February in the Australian garden

    Jobs to do this month

Water deeply during dry periods. Use soil wetters to encourage moisture to penetrate into the soil. Weed and feed plants. Plant evergreens.

Flowers and Shrubs

Prune flowering shrubs after they have finished blooming. Remove dead flowers from dahlias. Spray plants for powdery mildew. Buy new season’s bulbs and put cold climate bulbs into the fridge eg. tulips, daffodils, hyacinths, crocus. Chill them for at least six weeks. Plant pots of Freesias and jonquils. Prune Christmas bush lightly when flowers have finished. Prune fuchsias. Take cuttings off evergreen plants including natives. Stake dahlias and chrysanthemums to prevent wind damage. Add dolomite to soil ready for planting sweet peas. Prune lavender by 1/3. Prune hydrangeas

Fruit trees and vegetables

Feed fruit trees with citrus plant food or mulched small trees with cow manure, keeping clear of trunk. Control citrus leaf miner and treat collar rot. Collect and destroy fallen fruit from fruit trees.

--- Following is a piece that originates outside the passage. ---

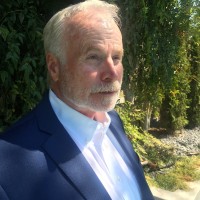Steven Richter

Mow lawn regularly to prevent weeds from seeding. Treat moss in the lawn.

What to sow this month

Bellis perennis, Flanders poppy, Iceland poppy, marigold, sweet pea, wallflower, lobelia.

Beetroot, cabbage, carrots, dwarf beans, peas, lettuce, mustard, onions, radish, silver beet, spinach, swedes, turnips.

Birth flowers for February

Traditional - Iris or violet

Faith, humility, valour, hope,, and wisdom. In ancient times iris roots were used in perfume and medicine. Several legends tell of violets springing up on the graves of virgins and saints. A garland of violets worn about the head prevents dizziness.
Romans would decorate banquet tables with violets in the belief that the flowers could prevent drunkenness. 

Australian - Brachyscome (Brachyscome multifida)

A perennial useful in cottage gardens. Bright blue daisy-like flowers that enjoy sunny, well drained positions.